Saturday, February 17, 2007
Cinza
Meu nome é Roberto. Roberto Siqueira. Mas prefiro que me chamem de doutor Siqueira. Pra impor o respeito. Gosto de usar ternos baratos e mau cortados. De preferência em tons de cinza. Aquele cinza meio riscado. Não é riscado de giz, não. São aqueles risquinhos tipo de roupa de malha. Sei que é feio. Mas acho que combina com minha profissão. No meu trabalho a roupa conta muito. Tem que combinar com o que faço e com o tipo de gente com os quais eu lido.
As gravatas, por exemplo, tenho umas lisas e muitas estampadas. Praticamente todas com nó pronto. Não sou vagabundo. Nunca tive tempo para aprender a dar nós em gravatas. Além do mais, isso pra mim é coisa de fresco. Quem tem que dar nó em gravata é mulher. Como não tenho nenhuma que mora comigo, então compro as que já vem com nó pronto, de zíper. Gosto de estampas clássicas. Clássicas, assim, como aquelas da camisa do Dunga. Mas é só pra gravata, Uma camisa assim, quiçá no Havaí...

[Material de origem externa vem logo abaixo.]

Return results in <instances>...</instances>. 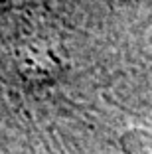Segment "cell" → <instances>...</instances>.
<instances>
[{
	"instance_id": "obj_1",
	"label": "cell",
	"mask_w": 152,
	"mask_h": 154,
	"mask_svg": "<svg viewBox=\"0 0 152 154\" xmlns=\"http://www.w3.org/2000/svg\"><path fill=\"white\" fill-rule=\"evenodd\" d=\"M121 146L126 154H152V132L146 128H130L121 136Z\"/></svg>"
}]
</instances>
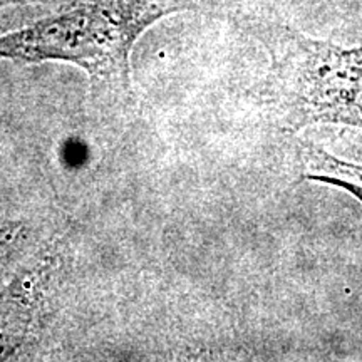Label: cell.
<instances>
[{"instance_id":"1","label":"cell","mask_w":362,"mask_h":362,"mask_svg":"<svg viewBox=\"0 0 362 362\" xmlns=\"http://www.w3.org/2000/svg\"><path fill=\"white\" fill-rule=\"evenodd\" d=\"M194 0H57L40 19L0 35V59L66 62L88 74L96 101L128 106L131 51L163 17L193 11Z\"/></svg>"},{"instance_id":"2","label":"cell","mask_w":362,"mask_h":362,"mask_svg":"<svg viewBox=\"0 0 362 362\" xmlns=\"http://www.w3.org/2000/svg\"><path fill=\"white\" fill-rule=\"evenodd\" d=\"M270 67L262 88L272 123L287 131L330 124L362 133V47L319 40L279 22H253Z\"/></svg>"},{"instance_id":"3","label":"cell","mask_w":362,"mask_h":362,"mask_svg":"<svg viewBox=\"0 0 362 362\" xmlns=\"http://www.w3.org/2000/svg\"><path fill=\"white\" fill-rule=\"evenodd\" d=\"M57 257H37L0 288V361L16 359L37 341L51 314Z\"/></svg>"},{"instance_id":"4","label":"cell","mask_w":362,"mask_h":362,"mask_svg":"<svg viewBox=\"0 0 362 362\" xmlns=\"http://www.w3.org/2000/svg\"><path fill=\"white\" fill-rule=\"evenodd\" d=\"M300 158L307 170L304 180L346 189L362 203V165L359 163L339 160L314 143L300 144Z\"/></svg>"},{"instance_id":"5","label":"cell","mask_w":362,"mask_h":362,"mask_svg":"<svg viewBox=\"0 0 362 362\" xmlns=\"http://www.w3.org/2000/svg\"><path fill=\"white\" fill-rule=\"evenodd\" d=\"M25 242V226L17 221L0 220V274L16 259Z\"/></svg>"},{"instance_id":"6","label":"cell","mask_w":362,"mask_h":362,"mask_svg":"<svg viewBox=\"0 0 362 362\" xmlns=\"http://www.w3.org/2000/svg\"><path fill=\"white\" fill-rule=\"evenodd\" d=\"M57 0H0V8L12 6H25V4H56Z\"/></svg>"}]
</instances>
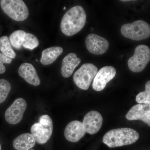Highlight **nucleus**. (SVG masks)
I'll return each mask as SVG.
<instances>
[{
  "instance_id": "f257e3e1",
  "label": "nucleus",
  "mask_w": 150,
  "mask_h": 150,
  "mask_svg": "<svg viewBox=\"0 0 150 150\" xmlns=\"http://www.w3.org/2000/svg\"><path fill=\"white\" fill-rule=\"evenodd\" d=\"M86 15L82 7L76 6L67 11L62 18L61 29L65 35L73 36L80 31L85 25Z\"/></svg>"
},
{
  "instance_id": "f03ea898",
  "label": "nucleus",
  "mask_w": 150,
  "mask_h": 150,
  "mask_svg": "<svg viewBox=\"0 0 150 150\" xmlns=\"http://www.w3.org/2000/svg\"><path fill=\"white\" fill-rule=\"evenodd\" d=\"M139 138V133L134 129L120 128L108 131L103 137V142L109 147H118L132 144Z\"/></svg>"
},
{
  "instance_id": "7ed1b4c3",
  "label": "nucleus",
  "mask_w": 150,
  "mask_h": 150,
  "mask_svg": "<svg viewBox=\"0 0 150 150\" xmlns=\"http://www.w3.org/2000/svg\"><path fill=\"white\" fill-rule=\"evenodd\" d=\"M0 4L4 13L16 21H24L29 16L27 6L22 0H1Z\"/></svg>"
},
{
  "instance_id": "20e7f679",
  "label": "nucleus",
  "mask_w": 150,
  "mask_h": 150,
  "mask_svg": "<svg viewBox=\"0 0 150 150\" xmlns=\"http://www.w3.org/2000/svg\"><path fill=\"white\" fill-rule=\"evenodd\" d=\"M121 32L123 36L129 39L137 41L144 40L150 37V26L144 21H137L123 25Z\"/></svg>"
},
{
  "instance_id": "39448f33",
  "label": "nucleus",
  "mask_w": 150,
  "mask_h": 150,
  "mask_svg": "<svg viewBox=\"0 0 150 150\" xmlns=\"http://www.w3.org/2000/svg\"><path fill=\"white\" fill-rule=\"evenodd\" d=\"M30 131L35 142L40 144H46L53 133V123L51 117L47 115L40 116L39 122L33 125Z\"/></svg>"
},
{
  "instance_id": "423d86ee",
  "label": "nucleus",
  "mask_w": 150,
  "mask_h": 150,
  "mask_svg": "<svg viewBox=\"0 0 150 150\" xmlns=\"http://www.w3.org/2000/svg\"><path fill=\"white\" fill-rule=\"evenodd\" d=\"M150 60V49L149 46L140 45L135 48L134 55L128 60L129 69L134 73L142 72Z\"/></svg>"
},
{
  "instance_id": "0eeeda50",
  "label": "nucleus",
  "mask_w": 150,
  "mask_h": 150,
  "mask_svg": "<svg viewBox=\"0 0 150 150\" xmlns=\"http://www.w3.org/2000/svg\"><path fill=\"white\" fill-rule=\"evenodd\" d=\"M98 71L97 67L93 64H84L75 73L73 76L74 82L79 88L87 90Z\"/></svg>"
},
{
  "instance_id": "6e6552de",
  "label": "nucleus",
  "mask_w": 150,
  "mask_h": 150,
  "mask_svg": "<svg viewBox=\"0 0 150 150\" xmlns=\"http://www.w3.org/2000/svg\"><path fill=\"white\" fill-rule=\"evenodd\" d=\"M27 107V103L24 99L19 98L6 110L5 118L8 123L15 125L21 121Z\"/></svg>"
},
{
  "instance_id": "1a4fd4ad",
  "label": "nucleus",
  "mask_w": 150,
  "mask_h": 150,
  "mask_svg": "<svg viewBox=\"0 0 150 150\" xmlns=\"http://www.w3.org/2000/svg\"><path fill=\"white\" fill-rule=\"evenodd\" d=\"M85 43L89 52L96 55L105 54L109 47V42L107 39L94 33L87 36Z\"/></svg>"
},
{
  "instance_id": "9d476101",
  "label": "nucleus",
  "mask_w": 150,
  "mask_h": 150,
  "mask_svg": "<svg viewBox=\"0 0 150 150\" xmlns=\"http://www.w3.org/2000/svg\"><path fill=\"white\" fill-rule=\"evenodd\" d=\"M116 73L115 68L112 66H105L100 69L94 78L92 84L93 89L97 91L103 90L107 83L115 76Z\"/></svg>"
},
{
  "instance_id": "9b49d317",
  "label": "nucleus",
  "mask_w": 150,
  "mask_h": 150,
  "mask_svg": "<svg viewBox=\"0 0 150 150\" xmlns=\"http://www.w3.org/2000/svg\"><path fill=\"white\" fill-rule=\"evenodd\" d=\"M129 121L141 120L150 126V104L142 103L134 105L126 115Z\"/></svg>"
},
{
  "instance_id": "f8f14e48",
  "label": "nucleus",
  "mask_w": 150,
  "mask_h": 150,
  "mask_svg": "<svg viewBox=\"0 0 150 150\" xmlns=\"http://www.w3.org/2000/svg\"><path fill=\"white\" fill-rule=\"evenodd\" d=\"M82 123L86 133L92 135L96 134L102 126V115L98 111H90L84 116Z\"/></svg>"
},
{
  "instance_id": "ddd939ff",
  "label": "nucleus",
  "mask_w": 150,
  "mask_h": 150,
  "mask_svg": "<svg viewBox=\"0 0 150 150\" xmlns=\"http://www.w3.org/2000/svg\"><path fill=\"white\" fill-rule=\"evenodd\" d=\"M85 131L80 121H74L67 125L64 131V136L68 141L72 142H79L85 136Z\"/></svg>"
},
{
  "instance_id": "4468645a",
  "label": "nucleus",
  "mask_w": 150,
  "mask_h": 150,
  "mask_svg": "<svg viewBox=\"0 0 150 150\" xmlns=\"http://www.w3.org/2000/svg\"><path fill=\"white\" fill-rule=\"evenodd\" d=\"M18 74L26 82L32 85L38 86L40 84V78L35 68L31 64L24 63L19 68Z\"/></svg>"
},
{
  "instance_id": "2eb2a0df",
  "label": "nucleus",
  "mask_w": 150,
  "mask_h": 150,
  "mask_svg": "<svg viewBox=\"0 0 150 150\" xmlns=\"http://www.w3.org/2000/svg\"><path fill=\"white\" fill-rule=\"evenodd\" d=\"M81 62V60L78 58L74 53H70L65 56L62 63L61 72L64 77H69L72 74L76 67Z\"/></svg>"
},
{
  "instance_id": "dca6fc26",
  "label": "nucleus",
  "mask_w": 150,
  "mask_h": 150,
  "mask_svg": "<svg viewBox=\"0 0 150 150\" xmlns=\"http://www.w3.org/2000/svg\"><path fill=\"white\" fill-rule=\"evenodd\" d=\"M35 140L31 134L25 133L15 139L13 147L16 150H28L35 146Z\"/></svg>"
},
{
  "instance_id": "f3484780",
  "label": "nucleus",
  "mask_w": 150,
  "mask_h": 150,
  "mask_svg": "<svg viewBox=\"0 0 150 150\" xmlns=\"http://www.w3.org/2000/svg\"><path fill=\"white\" fill-rule=\"evenodd\" d=\"M63 48L59 46H54L44 49L41 54L40 63L47 66L53 64L63 53Z\"/></svg>"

As minhas, que uso com meus ternos -- e nos dias de calor só elas com a gravata, claro que sem desabotoar o fecho dos pulsos --, são escuras. Faz jogo com meus ternos cinzas, bem sóbrios e sérios. Hoje mesmo, que tive de ir lá naquele ambiente com ar condicionado e parentes limpas, coloquei uma das minhas preferidas, azul turquesa, 75% poliéster, que deixa o corpo bem arejado. Vesti uma das minhas prediletas porque, apesar do nojo que tenho deles, preciso causar boa impressão.
Sapato e cinto sempre são da mesma cor. Se não cumprisse essa regra estaria parecido com o outro tipo de gente que se acha poderosa e eu tenho que lidar diariamente. Eles, naqueles ambientes, quentes, abafados, sujos e descascados, é que usam sapatos caramelo de bico quadrado com cinto marrom escuto ou preto. Tsc tsc. Isso quando estão de sapato. Gostam de usar blazer marrom, verde escuro ou preto e botinas, que trazem sempre surradas e muito bem lustradas.
Tenho a pele avermelhada de sol. Talvez seja o feito do tempo, da idade. Mas certeza que o fato de eu às vezes ficar em pé, no sol, contribui. Os raios vêem direto na minha cara. Ainda bem que tenho um ray ban clássico com aro dourado. Combina com meu visual e me faz sentir bem. Meu cabelo raleando e jogado pra cima, pra trás, curto e meio encaracolado. Um cu.
Fico ali parado, fumando um Plaza, esperando chegar um cliente potencial. Gosto das mães, das mulheres mais dramáticas. Aquelas que se ardem em choro. É mais fácil tirar dinheiro delas. E, geralmente, é tudo que dá pra tirar. Por isso já aviso logo. Não faço milagres. Depende do tamanho da merda que o elemento fez. E elas respondem tá, doutô Siqueira. Mas ajuda ele, tá? Eu ajudo, minha filha, eu ajudo o tanto que posso.
Na minha Consul azul sempre tem pelo menos cinco latinhas de cerveja. Bebo Brahma. Acostumei da época que ela era boa. Chego em casa, desço o zíper da gravata e tiro do meio das crostas de gelo do freezer. Tiro o sapato e as meias finas, empurro com os pés para o lado e estico as pernas na mesa. O controle remoto é meu melhor amigo. Nunca soube o porque, mas, todo dia que chego em casa a tempo, vejo o jornal nacional. Fico pragejando pro Willian Bonner e pra Fátima Bernardes. Ah, então tá tudo lindo, né, robozinho. Filhos da puta.
É também por isso que gosto do meu trabalho. Porque todo mundo no mundo é filho da puta. Todo mundo é sujo. Todo mundo merece ser roubado. Justiça divina, entende? Todo mundo faz merda na vida. Não dá pra descontar só na parcela que roda. Essa é minha função social. Faço isso pra dar direitos iguais a todos. E não gosto de ficar com a bunda gelada atrás de uma mesa de escritório. Isso facilita minha vida.
Ando por aí com meu terno cinza desabotoado, minhas camisas escuras com gravatas estampadas; de repartição em repartição atrás do dinheiro pra minhas brahmas, minhas putas e do alívio da minha consciência. Termino as noites batendo uma punheta nervosa, meio desesperada. Não sei o por que disso. Nunca quis saber. Gozo e fico olhando para o teto. Amanhã tem mais.